34 thoughts on “Policing Gender Norms

  1. Sad but true. And it all seems to start with parents taking too much of an interest in reinforcing gender norms in their children, mothers obsessing over making their daughters “young ladies”, and fathers wanting to make their sons “real men”. Then it just gets worse from there.

    Like

  2. If you don’t conform, there’s also the issue of parental disapproval. I’ve talked about the possibility of my homosexuality to my mother (who is female, obviously), and she said it “wasn’t the lifestyle she’d choose for me” and that she wanted me to grow up to be a strong, capable man with a career and kids, not a fruitcake. She probably wouldn’t bully any other guy about it, but because I’m her son and I’m the legacy she’ll leave behind, she wants to shape my male gender in the same way she would her female peers.

    Like

    1. This is so sad. Parents, wtf are you thinking? What is supposed to be the purpose of this sort of badgering? Do you really want to see your children force themselves into a life they don’t want for the sake of your fantasies?

      Like

      1. It’s partly to do with overbearing parents, but I think it’s also got a lot to do with the rigid gender expectations we’re all familiar with. A parent, like anybody else, believes a boy has to be a certain way to be properly male, so if their boy turns out differently they feel like they’ve failed as a parent.

        Like

      2. I think while you are right in certain cases. However I can’t help but feel for the most part parent’s are trying to help their kid’s navigate society the best they can. If the system is flawed then we must learn to navigate it or fight it. The fight though isn’t for everyone and can be hard. Why force that on your child instead of letting them decide for themselves when they can understand?
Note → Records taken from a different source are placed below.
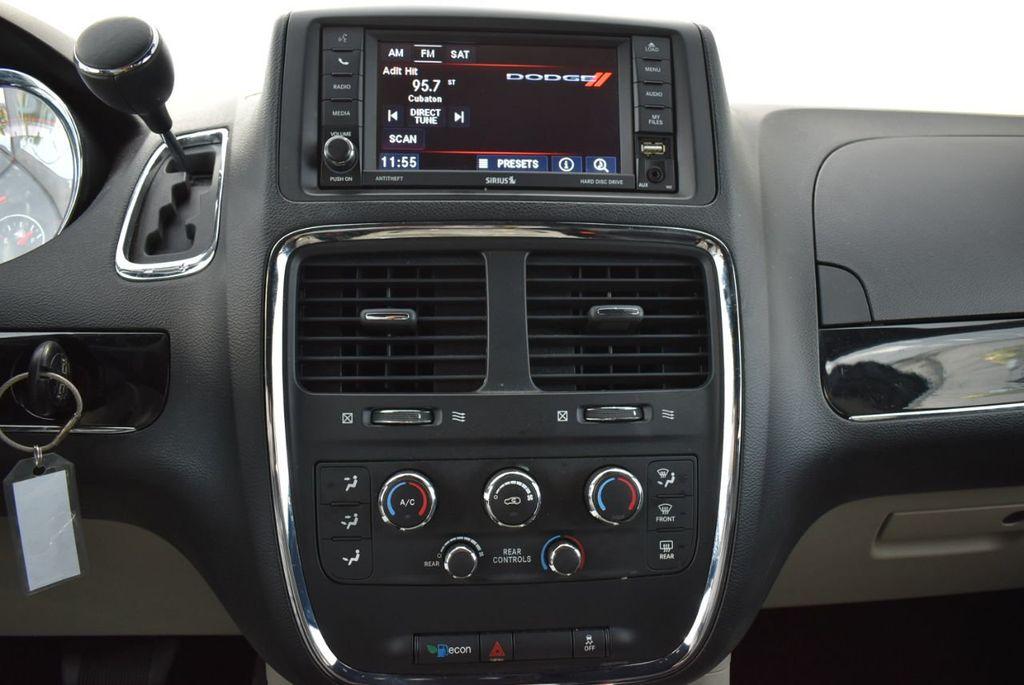 2017 Dodge Grand Caravan SXT Wagon - 18676009 - 22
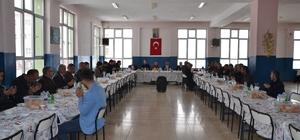 Şenkaya Belediye Başkanı Görbil Özcan'a veda yemeği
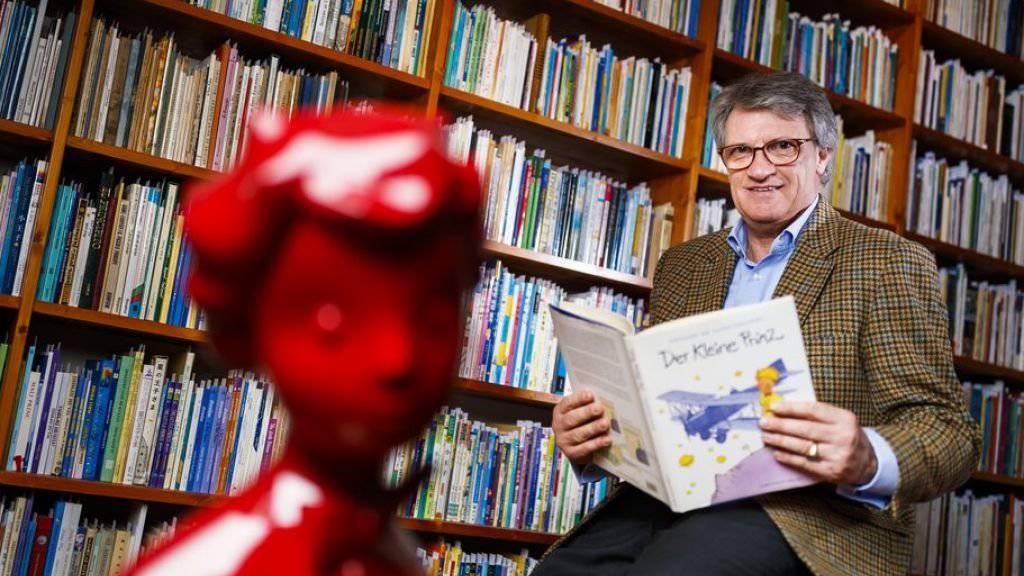 Jean-Marc Probst vor seinen über 4500 verschiedenen Ausgaben von «Le Petit Prince». Die Sammlung soll zum Kernstück eines Zentrums für Jugendliteratur in Lausanne werden.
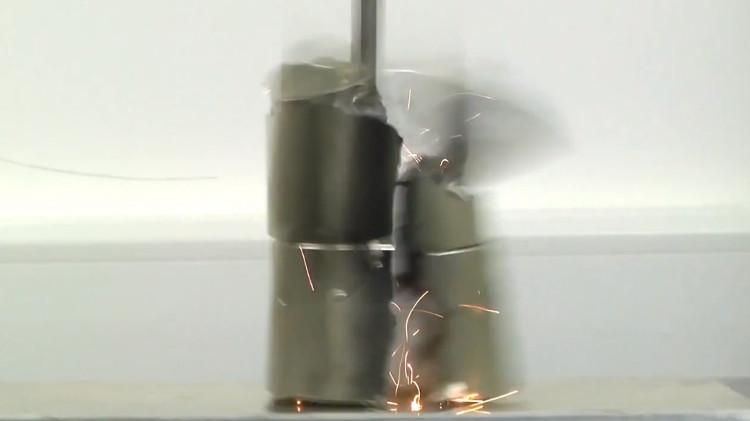 2 siêu nam châm hút nhau và va chạm với tốc độ 320km/h, khiến chúng vỡ thành nhiều mảnh nhỏ.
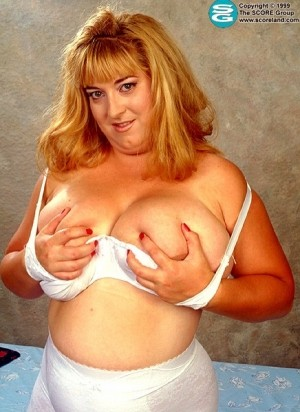 Susan - Solo BBW photos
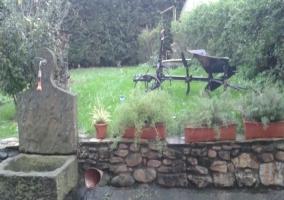 Patio exterior con zona de hierba y fuente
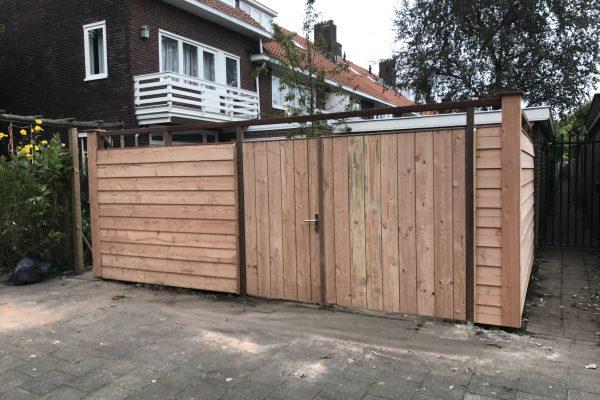 Douglash houten schutting met dubbelen poortdeur geplaatst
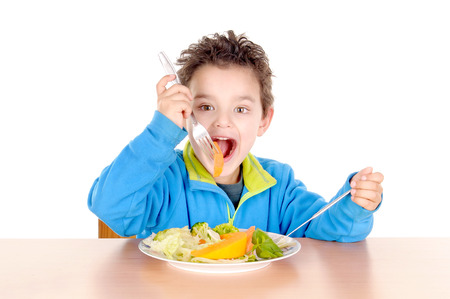 alimentacion balanceada: ni�o peque�o debate entre hamburgueser�as y verduras aislados en fondo blanco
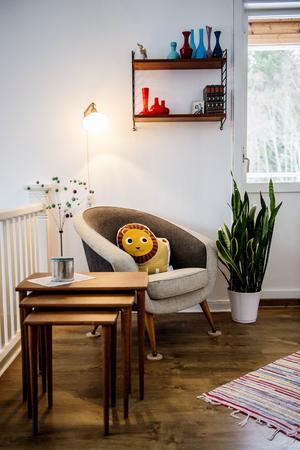 Den gamla fåtöljen har Yvonne fått av sin mormor och morfar. Den tillhörande soffan förvaras än så länge i ett förråd.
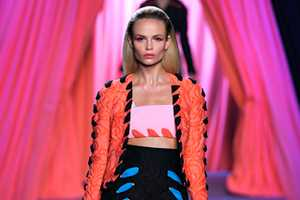 The Viktor & Rolf Spring 2012 Collection is Playful and Fun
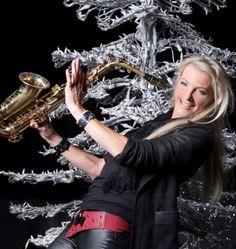 Maria Kofler Tirol Austria, Band, Concert, Fashion, Music, Moda, La Mode, Ribbon, Recital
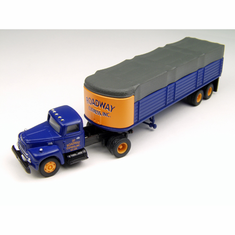 Classic Metal Works 31128 HO IH R-190 w/Covered Trailer, Roadway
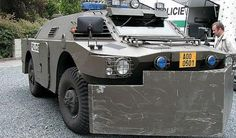 Bug out vehicle Type Unknown Zombie Vehicle, Zombie Gear, Bug Out Vehicle, Riot Police, Police Cars, Ford Police, Army Vehicles, Armored Vehicles, Apocalypse Survival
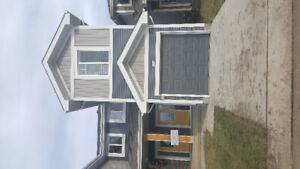 End Unit Townhouse in Rosenthal for Rent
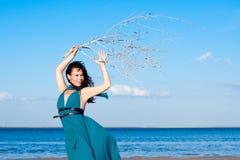 Jonge vrouw bij het strand Royalty-vrije Stock Fotografie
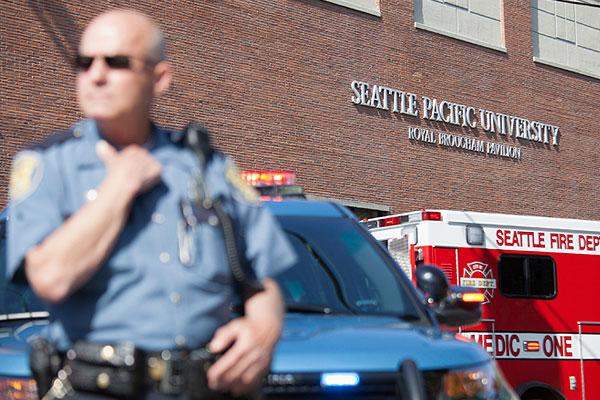 Оцепление перед зданием Тихоокенского университета Сиэтла.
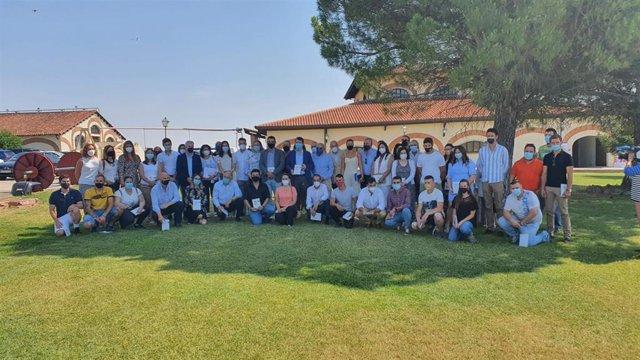 Mañueco acompañado por un grupo de jóvenes agricultores y ganaderos tras la presentación del Plan Agricultura y Ganadería Joven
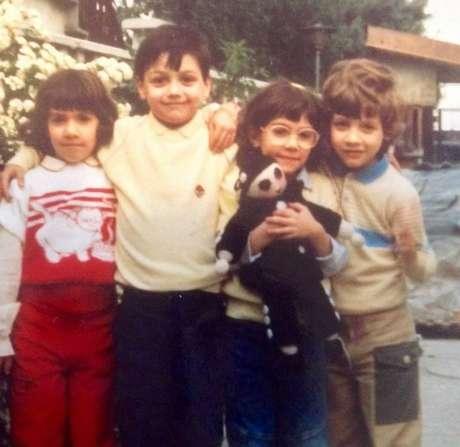 Andrea Mongiardo (no centro à esquerda), que recebeu o coração de Nicholas, em uma foto de 1987 com seus primos Marta, Valentina e Marco em Milão
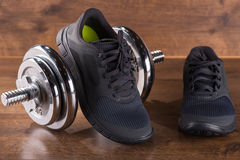 Пестротканые ботинки спортзала молодости на поле Стоковое Фото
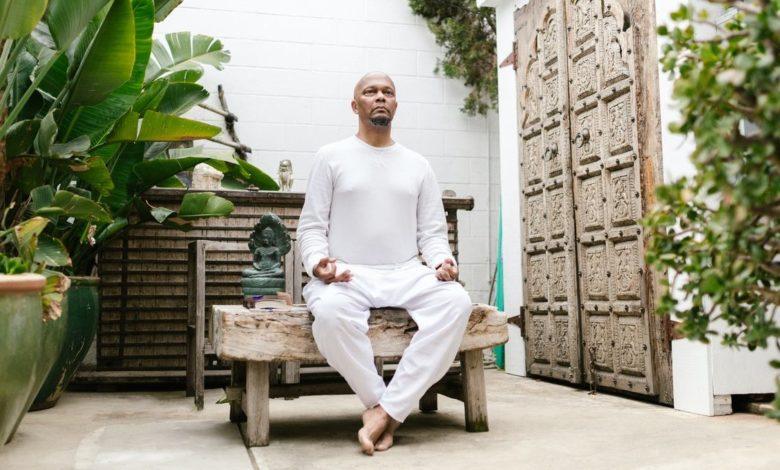 Yoga en silla para el adulto mayor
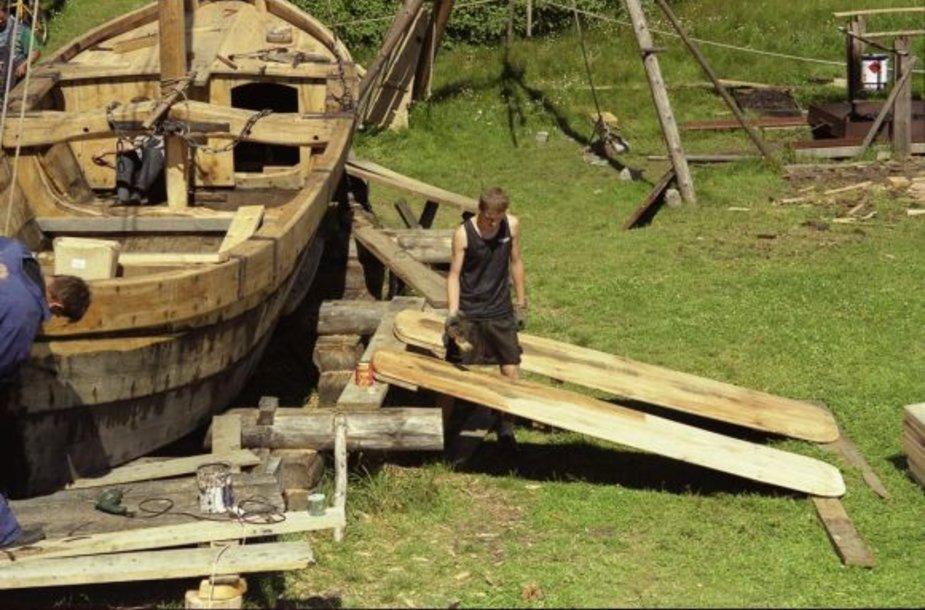 Gaminamas senovinis laivas - kurėnas.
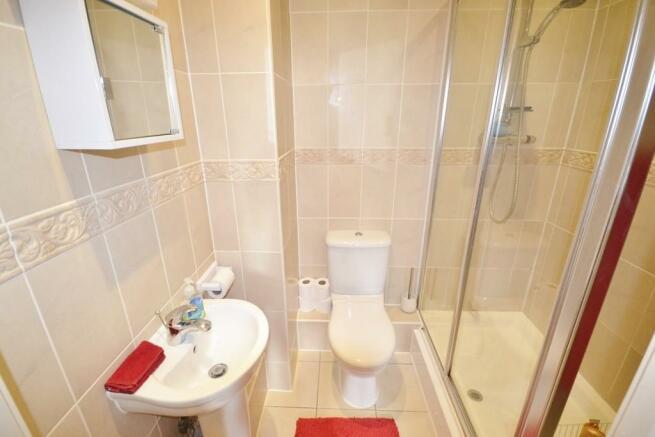 Bathroom & En Su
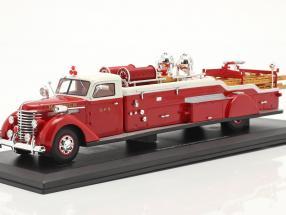 Diamond T City Service Ladder Truck Feuerwehr 1941 rot / weiß 1:43 AutoCult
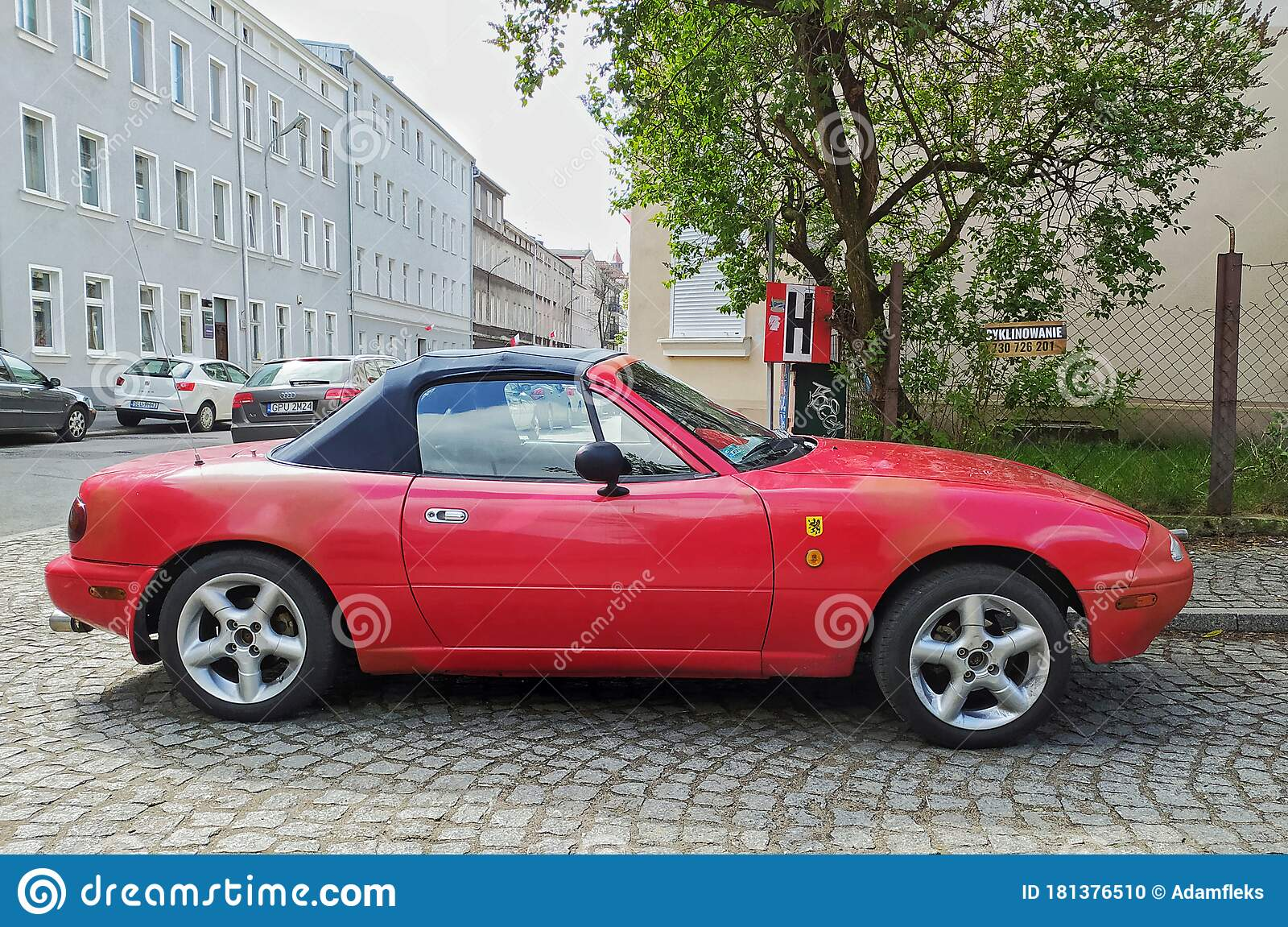 Classic Small Sporting Car Convertible Mazda Mx 5 Parked Editorial Image Image Of Logotype Compact 181376510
        Adhering to societal norms and learning how to operate within the system can be a powerful force.

        Like

        1. “However I can’t help but feel for the most part parent’s are trying to help their kid’s navigate society the best they can. If the system is flawed then we must learn to navigate it or fight it. The fight though isn’t for everyone and can be hard. Why force that on your child instead of letting them decide for themselves when they can understand?”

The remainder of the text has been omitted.